As per my limited understanding about how spark works, when the .collect() action is called, the data in the column column will be partitioned, split among executors, the .distinct() transformation will be applied to each of those partitions and the deduped results will be sent to the driver. But isn't there a chance of records getting duplicated at the driver (since the deduplication took place independently on each executor)? Do we need to apply .distinct() again on the collected result to get rid of duplicates?

CodePudding user response：

Your idea is correct but you are missing one step and that is the reduce phase. Spark executes aggregations very similar to MapReduce. In MapReduce for a distinct aggregation there would be 3 steps

data is read by each mapper (split among executors as you said)
A combiner performs distinct (stll in the mapper process) After all mappers are done we proccedd:
(Missing step) a new reducer process is started (still in the cluster) that aggregates the distinct list from each mapper and performs distinct again.
result is sent to the client.

Spark does the same but unlike MapReduce spark uses the executors for all parts of the execution (mappers/combiners/reducers)

df = spark.createDataFrame([[i] for i in [1,2,2,3,3,3,1,4,5]], ['n'])
df.show()
 ---                                                                            
|  n|
 --- 
|  1|
|  2|
|  2|
|  3|
|  3|
|  3|
|  1|
|  4|
|  5|
 --- 
df_distinct = df.distinct()

df_distinct.explain()

== Physical Plan ==
AdaptiveSparkPlan isFinalPlan=false
 - HashAggregate(keys=[n#0L], functions=[])
    - Exchange hashpartitioning(n#0L, 200), ENSURE_REQUIREMENTS, [id=#109]
       - HashAggregate(keys=[n#0L], functions=[])
          - InMemoryTableScan [n#0L]
                - InMemoryRelation [n#0L], StorageLevel(disk, memory, deserialized, 1 replicas)
                      - *(1) Scan ExistingRDD[n#0L]


print(df_distinct.collect())
[Row(n=5), Row(n=1), Row(n=3), Row(n=2), Row(n=4)]

So to understand what Spark does lets look at the Physical plan of df.distinct():

Focusing on these three lines of the plan (the order is bottom up)

(3)  - HashAggregate(keys=[n#0L], functions=[])
(2)    - Exchange hashpartitioning(n#0L, 200), ENSURE_REQUIREMENTS, [id=#109]
(1)       - HashAggregate(keys=[n#0L], functions=[])

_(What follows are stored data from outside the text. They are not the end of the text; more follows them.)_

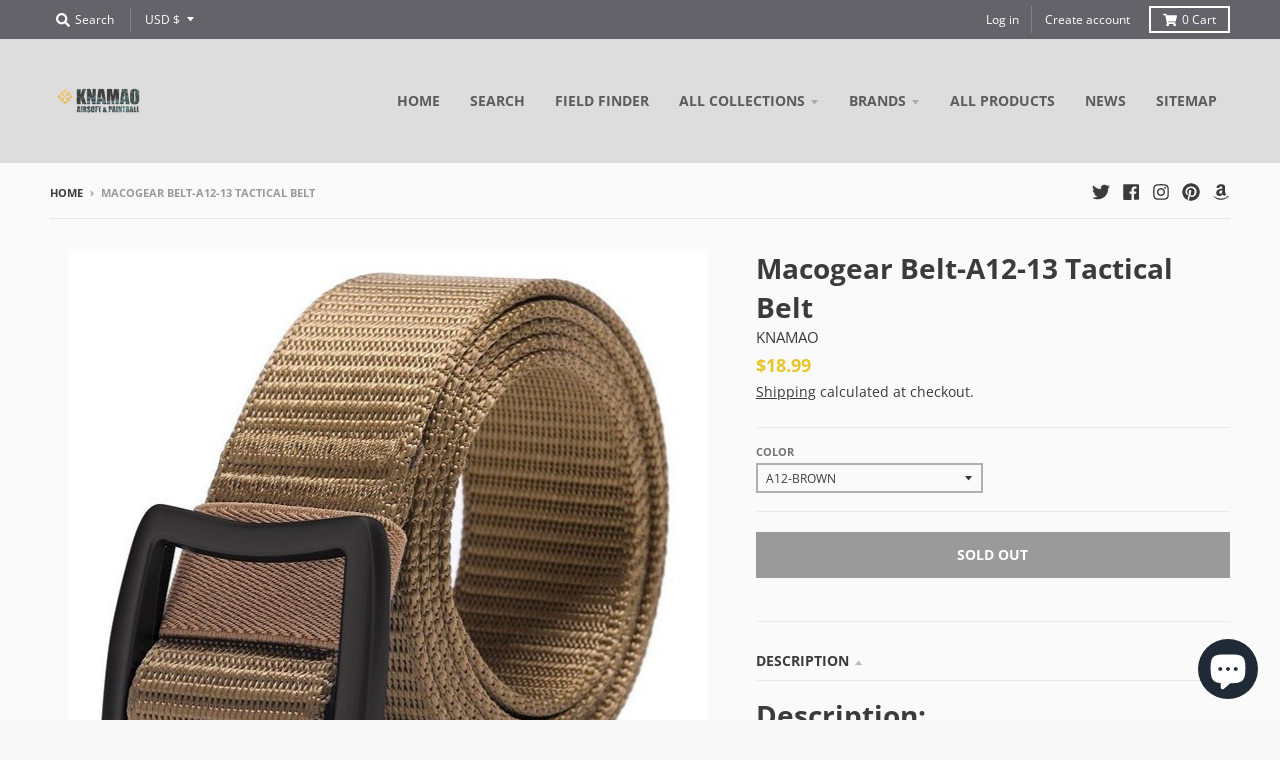

--- FILE ---
content_type: text/html; charset=utf-8
request_url: https://www.google.com/recaptcha/api2/aframe
body_size: 269
content:
<!DOCTYPE HTML><html><head><meta http-equiv="content-type" content="text/html; charset=UTF-8"></head><body><script nonce="8M3uWA1n-mQpAFz5wuJGYw">/** Anti-fraud and anti-abuse applications only. See google.com/recaptcha */ try{var clients={'sodar':'https://pagead2.googlesyndication.com/pagead/sodar?'};window.addEventListener("message",function(a){try{if(a.source===window.parent){var b=JSON.parse(a.data);var c=clients[b['id']];if(c){var d=document.createElement('img');d.src=c+b['params']+'&rc='+(localStorage.getItem("rc::a")?sessionStorage.getItem("rc::b"):"");window.document.body.appendChild(d);sessionStorage.setItem("rc::e",parseInt(sessionStorage.getItem("rc::e")||0)+1);localStorage.setItem("rc::h",'1768406923996');}}}catch(b){}});window.parent.postMessage("_grecaptcha_ready", "*");}catch(b){}</script></body></html>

A DataFrame/RDD are already partitioned and reside in the executors

(1) HashAggregate - This step does the first distinct at partition level

(2) Exchange hashpartitioning - this stage shuffles data the and gets it to a single executor

(3) HashAggregate - This step does the second distinct on the list of distinct lists

Then the collect() function returns the distinct list to the driver.